While I’m not sure the theology of this cartoon lines up with my understanding of free will, the point is well taken—at least, it is if the point is that we need to pay attention to where we are and where God is in our walks along life’s beaches, up life’s mountains, over life’s deserts, or even life’s rockets right over the moon. That God is “God with us” in each and every one of the places we trek through in life should never slip our minds. And sometimes, when we are so weary, so unable to take another step, God does sweep in and carry us, maybe even drag us a bit if we’ve given ourselves to him and his leading, if we’ve asked him to take us where we should be. We should not only turn around every now and again to see where he has been with us, but we should look to see where he is now and where he’ll be tomorrow and the next day.

Because if God is anything, he’s a God who journeys with his people, who hitches right along in the Land Rover on our safaris through life. He’s there bumping along, pointing out zebras, spotting the lions, then tucking us in below the mosquito netting with a good meal and story of his legendary love.

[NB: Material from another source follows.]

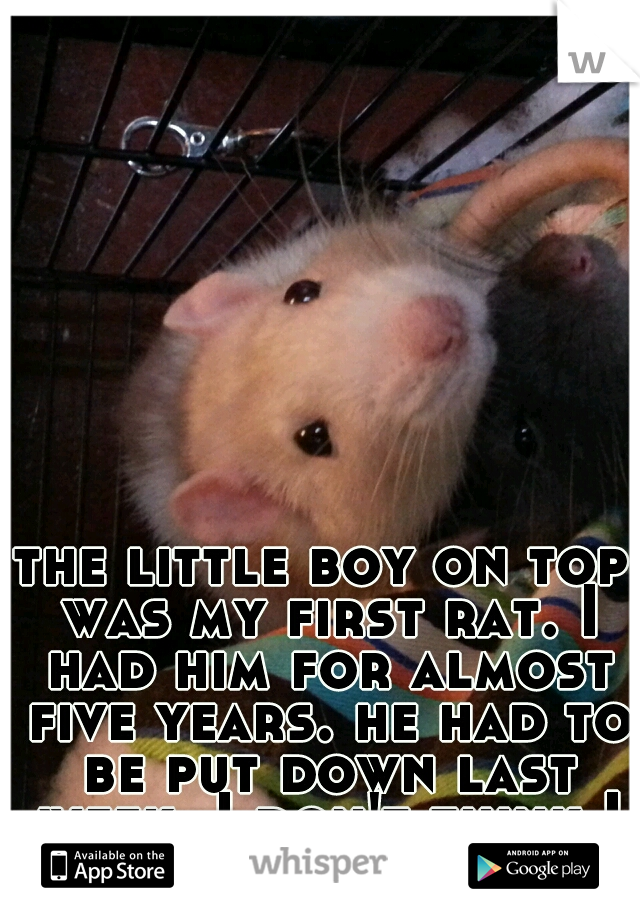 the little boy on top was my first rat. I had him for almost five years. he had to be put down last week. I don't think I will ever be ok.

The Old Testament is not exactly filled with or known for its “precious moments.” But when one of those moments appears, it’s hard not to sigh and bring a hand to your heart, thinking of how mighty and just plain sweet our God is. This is what happened to me smack dab in the middle of the not-so-soft-and-cuddly 1 Kings. But in the eighteenth and nineteenth chapters, we find the prophet Elijah in a mess of trouble. Jezebel wants him dead and he hits the road. After dropping his servant off in Beersheba, Elijah takes off for the wilderness alone. Just one day in, the fear, the hunger, the exhaustion has caught hold of him. Elijah has had enough, and he crawls under a “broom bush” and prays “that he might die.”

God apparently has a soft spot for people crawling under bushes to die (and I have a soft spot for the stories of God’s soft spot), because after letting Elijah sleep a bit, an angel swings by, touches Elijah on the shoulder, and tells him to get up and eat. Elijah looks over and sees fresh-baked bread and a jar of water. He eats it and falls back asleep.

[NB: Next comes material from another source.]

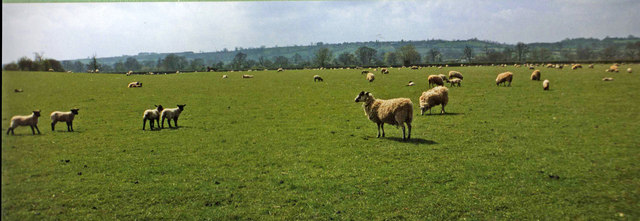 Sheep in Field, Bourton on the Water, Gloucestershire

The angel comes back, and this time, says the loveliest thing: “Get up and eat, for the journey is too much for you.” I’m no angel expert, but it seems to me that since other times in Scripture angels appear as messengers from God—with their “do not fears” and “glad tidings”—it isn’t too much of a stretch to see this as a sign of our mighty God’s empathy for his children. This is God at his most maternal, offering food and drink and a comforting hand on a sleepy child, saying, “There, there . . .”

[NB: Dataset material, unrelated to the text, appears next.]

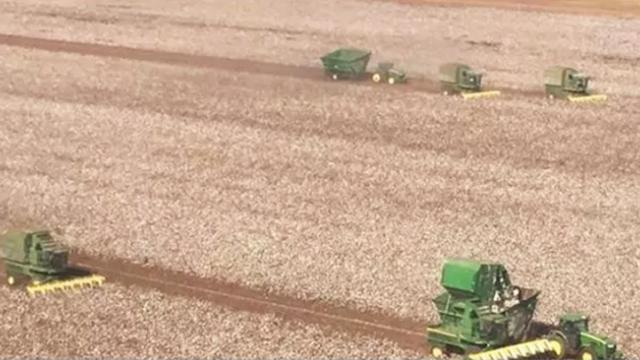 Farmers come together to harvest crop of neighbor fighting cancer: 'He's very humble.'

After resting, Elijah heads up to Horeb, “the mountain of God,” where God reveals himself once again in one of the most amazing scenes in Scripture.

And the word of the Lord came to him: “What are you doing here, Elijah?”

He replied, “I have been very zealous for the Lord God Almighty. The Israelites have rejected your covenant, torn down your altars, and put your prophets to death with the sword. I am the only one left, and now they are trying to kill me too.”

The Lord said, “Go out and stand on the mountain in the presence of the Lord, for the Lord is about to pass by.”

Then a great and powerful wind tore the mountains apart and shattered the rocks before the Lord, but the Lord was not in the wind. After the wind there was an earthquake, but the Lord was not in the earthquake. After the earthquake came a fire, but the Lord was not in the fire. And after the fire came a gentle whisper. When Elijah heard it, he pulled his cloak over his face and went out and stood at the mouth of the cave. (1 Kings 19:9-13)

I love this because Elijah recognized the Lord. Elijah recognized the angel, recognized God’s speaking voice and recognized the Lord in a whisper after quite the creation show. I love that Elijah understood that, although God is capable of whipping up and being in avalanche-starting windstorms, of shaking the very earth on which he stood and of sparking fl ames, the Lord was not in those. I love that Elijah knew God enough—was in tune with him enough—to recognize God in the comparatively silent.

It’s an astonishing skill, really. But not one only for Old Testament prophets. I believe it’s available to all of us, and we learn it—the ability to recognize God and his revelations—through our journeys.